Apart from the pictures, every record here must be copied word for word.
##############################
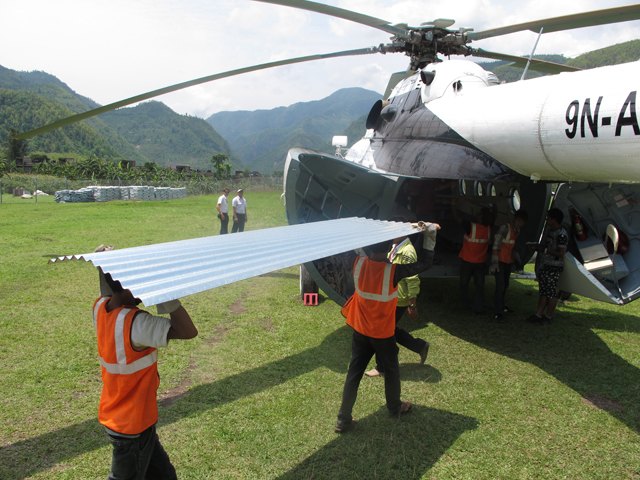 Corrugated sheets loaded onto the belly of one of five MI8 helicopters that fly relief supplies to remote villages .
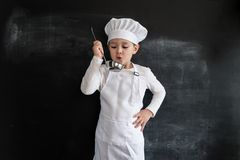 Young boy`s standing near blackboard checking soup. Young chef boy. Creative design concept for 2019 calendar. Young boy`s standing near blackboard checking royalty free stock image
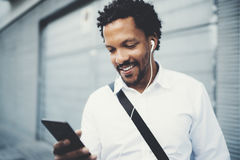 Smiling African American man in headphones standidng in sunny street listening to songs on his cell phone, using Stock Image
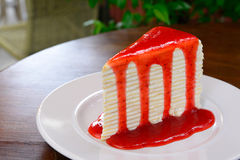 Crepe cake with strawberry sauce Stock Photography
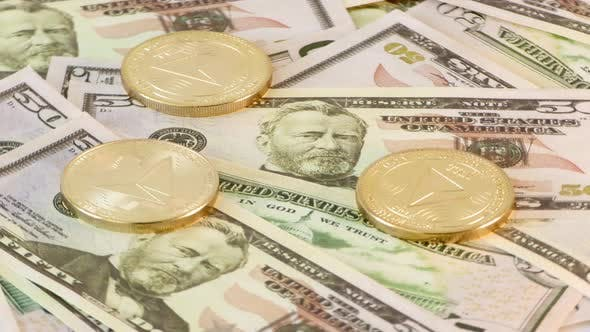 Gold Tron Coin TTX Coins Rotating on Bills of 50 Dollars. Worldwide Virtual Internet Cryptocurrency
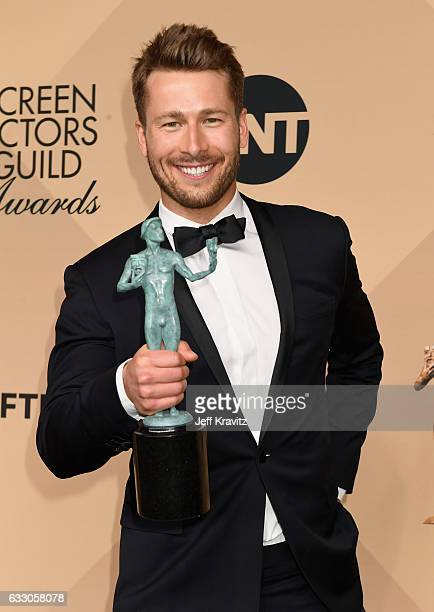 Actor Glenn Powell corecipient of the Outstanding Cast in a Motion Picture award for 'Hidden Figures' poses in the press room during the 23rd Annual...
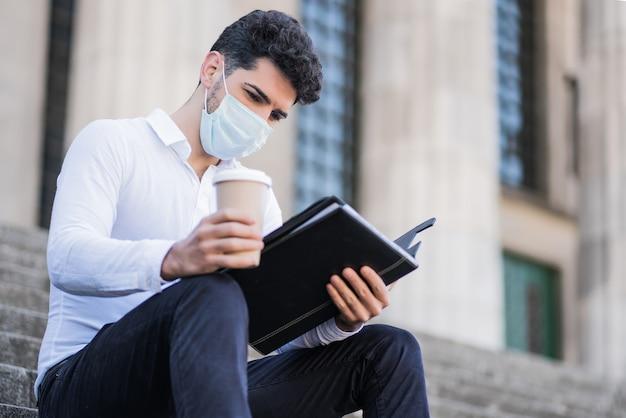 屋外の階段に座ってフェイスマスクを着用し、ファイルを読んでいる若いビジネスマンの肖像画。ビジネスコンセプト。新しい通常のライフスタイルのコンセプト。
##############################
> **RESPONSE TO THE EXERCISE**:
 Corrugated sheets loaded onto the belly of one of five MI8 helicopters that fly relief supplies to remote villages .
 Young boy`s standing near blackboard checking soup. Young chef boy. Creative design concept for 2019 calendar. Young boy`s standing near blackboard checking royalty free stock image
 Smiling African American man in headphones standidng in sunny street listening to songs on his cell phone, using Stock Image
 Crepe cake with strawberry sauce Stock Photography
 Gold Tron Coin TTX Coins Rotating on Bills of 50 Dollars. Worldwide Virtual Internet Cryptocurrency
 Actor Glenn Powell corecipient of the Outstanding Cast in a Motion Picture award for 'Hidden Figures' poses in the press room during the 23rd Annual...
 屋外の階段に座ってフェイスマスクを着用し、ファイルを読んでいる若いビジネスマンの肖像画。ビジネスコンセプト。新しい通常のライフスタイルのコンセプト。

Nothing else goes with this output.